New Optimizer SGD-SaI Challenges Adam in Deep Learning Training

Optimizer in Focus: New Research Questions Adam

The world of deep learning is in constant motion. A new research article titled "No More Adam: Learning Rate Scaling at Initialization is All You Need" is currently causing discussions. The authors, Minghao Xu, Lichuan Xiang, Xu Cai, and Hongkai Wen, question the necessity of adaptive gradient methods, such as Adam, for training neural networks and present an alternative approach: SGD-SaI.

SGD-SaI: Scaling at Initialization

SGD-SaI is based on the well-known Stochastic Gradient Descent with Momentum (SGDM) and extends it with a crucial feature: scaling the learning rate at initialization (SaI). The core of this method is the consideration of the gradient signal-to-noise ratio (g-SNR) of the individual parameter groups. By adjusting the learning rates without resorting to adaptive second-order calculations, SGD-SaI aims to prevent training imbalances from the outset while halving the memory requirements of the optimizer compared to AdamW.

Performance Comparison

The authors present results suggesting that SGD-SaI matches or even surpasses AdamW on various transformer-based tasks. In particular, when training Vision Transformers (ViT) for ImageNet-1K classification and pre-training GPT-2 for large language models (LLMs), SGD-SaI shows compelling performance. The new optimizer is also said to outperform existing approaches when fine-tuning LLMs with LoRA and training diffusion models. An important aspect is memory efficiency: SGD-SaI significantly reduces the memory required for optimizer states. Compared to AdamW, 5.93 GB are saved with GPT-2 (1.5 billion parameters) and even 25.15 GB with Llama2-7B when training with full precision.

Implications for Practice

The results of this study could have far-reaching consequences for the training of large neural networks. Especially in the context of resource-intensive applications, such as the training of LLMs, memory efficiency is a crucial factor. If SGD-SaI proves itself in further studies, this could lead to a shift away from adaptive optimizers like Adam. The simplicity and efficiency of SGD-SaI make it an attractive candidate for future deep learning projects. Especially for companies like Mindverse, which specialize in AI-powered content creation and customized AI solutions, such developments are of great interest. More efficient optimizers enable the training of more complex models and accelerate the development of innovative AI applications.

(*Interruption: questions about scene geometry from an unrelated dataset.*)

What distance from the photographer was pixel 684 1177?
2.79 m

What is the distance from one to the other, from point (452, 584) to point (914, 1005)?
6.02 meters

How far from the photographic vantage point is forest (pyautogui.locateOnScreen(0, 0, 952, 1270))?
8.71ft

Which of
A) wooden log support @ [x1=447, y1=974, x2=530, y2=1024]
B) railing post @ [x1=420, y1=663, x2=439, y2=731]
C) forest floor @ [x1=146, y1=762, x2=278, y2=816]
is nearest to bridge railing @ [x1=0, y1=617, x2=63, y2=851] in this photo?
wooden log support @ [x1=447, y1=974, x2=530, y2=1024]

Outlook and Further Research

Although the results are promising, further research is needed to comprehensively evaluate the strengths and weaknesses of SGD-SaI. Comparisons with other optimization methods, tests on various architectures, and a more detailed analysis of the effects of g-SNR-based learning rate scaling are essential. The community eagerly awaits further studies that demonstrate the robustness and applicability of SGD-SaI in practice.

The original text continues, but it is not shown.